Exercise details » With the images removed, repeat the data below exactly.

###

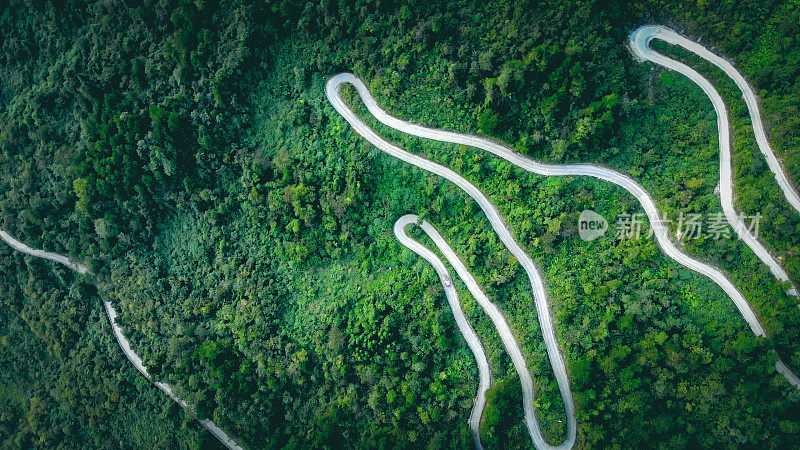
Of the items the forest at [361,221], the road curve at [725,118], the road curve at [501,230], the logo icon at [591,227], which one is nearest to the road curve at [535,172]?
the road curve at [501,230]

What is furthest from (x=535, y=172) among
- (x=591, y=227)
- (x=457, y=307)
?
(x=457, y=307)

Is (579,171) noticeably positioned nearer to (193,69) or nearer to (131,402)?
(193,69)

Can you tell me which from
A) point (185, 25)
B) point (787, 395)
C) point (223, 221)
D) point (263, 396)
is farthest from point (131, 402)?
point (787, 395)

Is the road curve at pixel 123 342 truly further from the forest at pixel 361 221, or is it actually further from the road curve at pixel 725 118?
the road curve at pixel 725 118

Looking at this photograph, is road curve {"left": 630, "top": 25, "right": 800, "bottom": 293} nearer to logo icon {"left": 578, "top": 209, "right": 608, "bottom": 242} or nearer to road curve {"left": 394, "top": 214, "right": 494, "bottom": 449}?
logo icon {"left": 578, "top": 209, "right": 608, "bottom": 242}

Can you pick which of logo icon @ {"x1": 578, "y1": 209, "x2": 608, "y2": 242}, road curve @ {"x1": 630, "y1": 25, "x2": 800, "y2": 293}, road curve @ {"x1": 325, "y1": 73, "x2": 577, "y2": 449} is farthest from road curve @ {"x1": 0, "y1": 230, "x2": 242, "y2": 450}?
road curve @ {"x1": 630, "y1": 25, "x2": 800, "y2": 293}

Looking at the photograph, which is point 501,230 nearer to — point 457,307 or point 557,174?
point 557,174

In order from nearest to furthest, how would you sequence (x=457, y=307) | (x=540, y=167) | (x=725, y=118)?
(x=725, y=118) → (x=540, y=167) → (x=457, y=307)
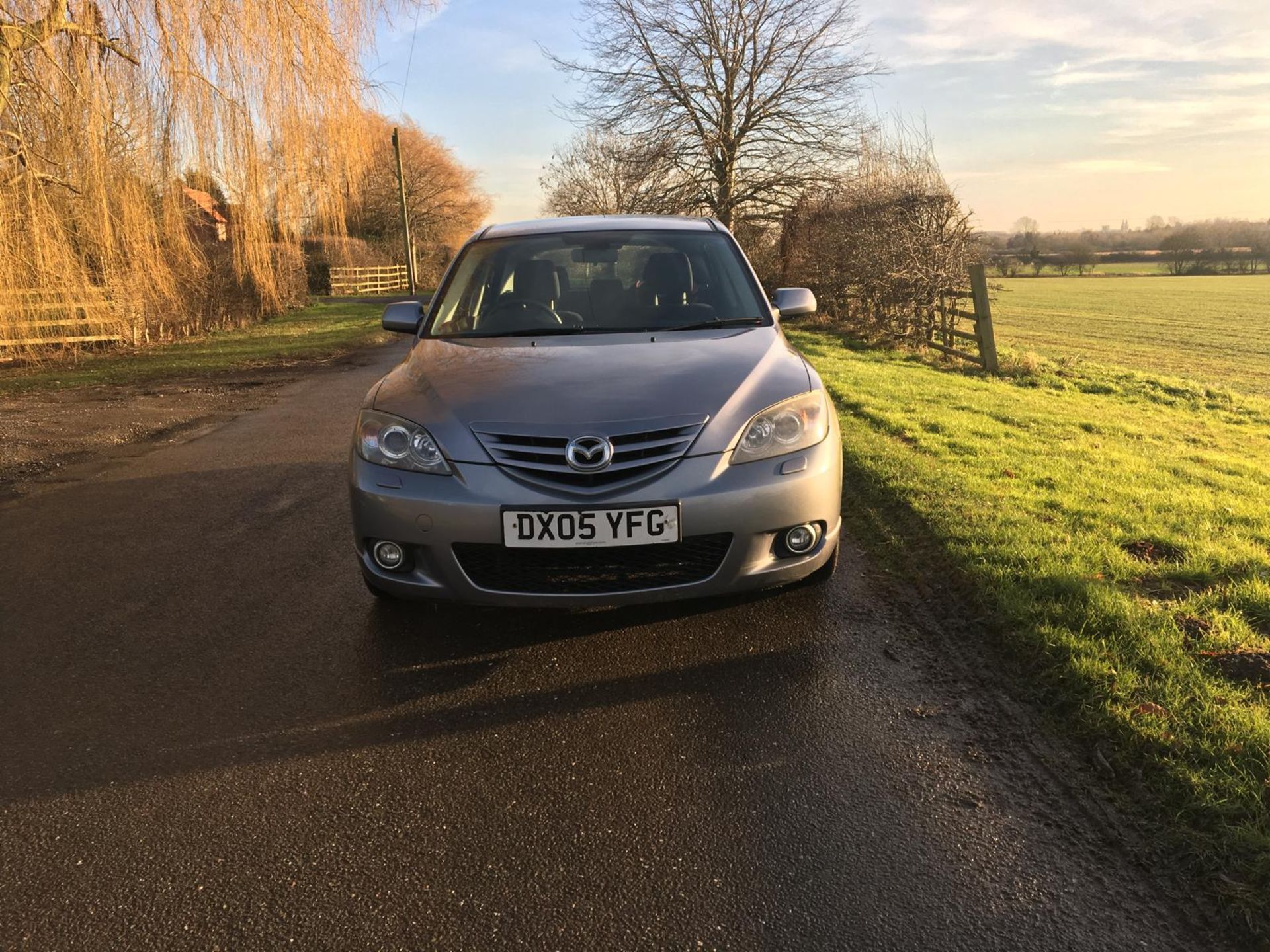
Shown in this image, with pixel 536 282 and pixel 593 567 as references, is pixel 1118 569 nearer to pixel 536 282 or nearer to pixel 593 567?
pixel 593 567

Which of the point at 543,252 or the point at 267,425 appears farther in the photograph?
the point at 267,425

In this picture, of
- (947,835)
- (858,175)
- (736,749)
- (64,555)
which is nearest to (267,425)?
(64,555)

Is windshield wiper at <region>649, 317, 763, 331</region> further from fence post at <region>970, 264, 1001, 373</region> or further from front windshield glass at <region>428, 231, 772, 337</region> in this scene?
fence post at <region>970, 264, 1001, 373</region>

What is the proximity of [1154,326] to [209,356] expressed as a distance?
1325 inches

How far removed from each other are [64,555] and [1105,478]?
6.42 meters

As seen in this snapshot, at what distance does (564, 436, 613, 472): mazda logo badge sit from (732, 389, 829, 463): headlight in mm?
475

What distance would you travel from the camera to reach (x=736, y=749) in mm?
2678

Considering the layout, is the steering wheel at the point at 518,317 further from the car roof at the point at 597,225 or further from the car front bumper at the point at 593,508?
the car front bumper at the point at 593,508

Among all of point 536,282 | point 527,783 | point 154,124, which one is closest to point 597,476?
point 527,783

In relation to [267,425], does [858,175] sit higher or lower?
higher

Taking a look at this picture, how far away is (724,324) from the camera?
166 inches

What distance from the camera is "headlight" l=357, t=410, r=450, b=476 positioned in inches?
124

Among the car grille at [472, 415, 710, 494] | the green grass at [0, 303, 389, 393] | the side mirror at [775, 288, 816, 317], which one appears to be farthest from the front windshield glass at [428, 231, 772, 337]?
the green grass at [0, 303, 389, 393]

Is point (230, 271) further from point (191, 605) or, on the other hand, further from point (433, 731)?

###

Exercise response »
Of the items the forest at [361,221], the road curve at [725,118], the road curve at [501,230], the logo icon at [591,227], which one is nearest to the road curve at [535,172]?
the road curve at [501,230]

What is furthest from (x=535, y=172) among
- (x=591, y=227)
- (x=457, y=307)
?
(x=457, y=307)

Is (579,171) noticeably positioned nearer to (193,69) or nearer to (131,402)?
(193,69)

Can you tell me which from
A) point (185, 25)
B) point (787, 395)
C) point (223, 221)
D) point (263, 396)
is farthest from point (131, 402)?
point (787, 395)

Is the road curve at pixel 123 342 truly further from the forest at pixel 361 221, or is it actually further from the road curve at pixel 725 118?
the road curve at pixel 725 118

Looking at this photograph, is road curve {"left": 630, "top": 25, "right": 800, "bottom": 293} nearer to logo icon {"left": 578, "top": 209, "right": 608, "bottom": 242} or nearer to road curve {"left": 394, "top": 214, "right": 494, "bottom": 449}?
logo icon {"left": 578, "top": 209, "right": 608, "bottom": 242}

Can you pick which of logo icon @ {"x1": 578, "y1": 209, "x2": 608, "y2": 242}, road curve @ {"x1": 630, "y1": 25, "x2": 800, "y2": 293}, road curve @ {"x1": 325, "y1": 73, "x2": 577, "y2": 449} is farthest from road curve @ {"x1": 0, "y1": 230, "x2": 242, "y2": 450}?
road curve @ {"x1": 630, "y1": 25, "x2": 800, "y2": 293}

Looking at the photograph, which is point 501,230 nearer to — point 457,307 or point 557,174?
point 557,174

In order from nearest to furthest, how would you sequence (x=457, y=307) | (x=540, y=167) | (x=725, y=118)?
(x=725, y=118) → (x=540, y=167) → (x=457, y=307)
Shown in this image, with pixel 536 282 and pixel 593 567 as references, is pixel 1118 569 nearer to pixel 536 282 or nearer to pixel 593 567?
pixel 593 567

Which of the point at 543,252 or the point at 267,425 appears farther in the photograph?
the point at 267,425

In this picture, of
- (947,835)
- (858,175)
- (736,749)
- (64,555)
which is nearest to (267,425)?
(64,555)

Is windshield wiper at <region>649, 317, 763, 331</region> further from fence post at <region>970, 264, 1001, 373</region> or further from front windshield glass at <region>428, 231, 772, 337</region> in this scene?
fence post at <region>970, 264, 1001, 373</region>

What is the proximity of [1154,326] to [209,356] expressed as a distance?
1325 inches

How far removed from each other are [64,555] and [1105,478]?
6.42 meters

As seen in this snapshot, at what distance does (564, 436, 613, 472): mazda logo badge sit from (732, 389, 829, 463): headlight in mm?
475

What distance would you travel from the camera to reach (x=736, y=749) in mm?
2678

Considering the layout, is the steering wheel at the point at 518,317 further from the car roof at the point at 597,225 or further from the car front bumper at the point at 593,508?
the car front bumper at the point at 593,508

Among all of point 536,282 | point 527,783 | point 154,124, which one is closest to point 597,476?
point 527,783

In relation to [267,425], does [858,175] sit higher or lower?
higher

Taking a look at this picture, how far away is (724,324) from the camera?
166 inches

What distance from the camera is "headlight" l=357, t=410, r=450, b=476 positioned in inches?
124

Among the car grille at [472, 415, 710, 494] | the green grass at [0, 303, 389, 393] | the side mirror at [775, 288, 816, 317], which one appears to be farthest from the front windshield glass at [428, 231, 772, 337]?
the green grass at [0, 303, 389, 393]

Is point (230, 271) further from point (191, 605) or, on the other hand, further from point (433, 731)?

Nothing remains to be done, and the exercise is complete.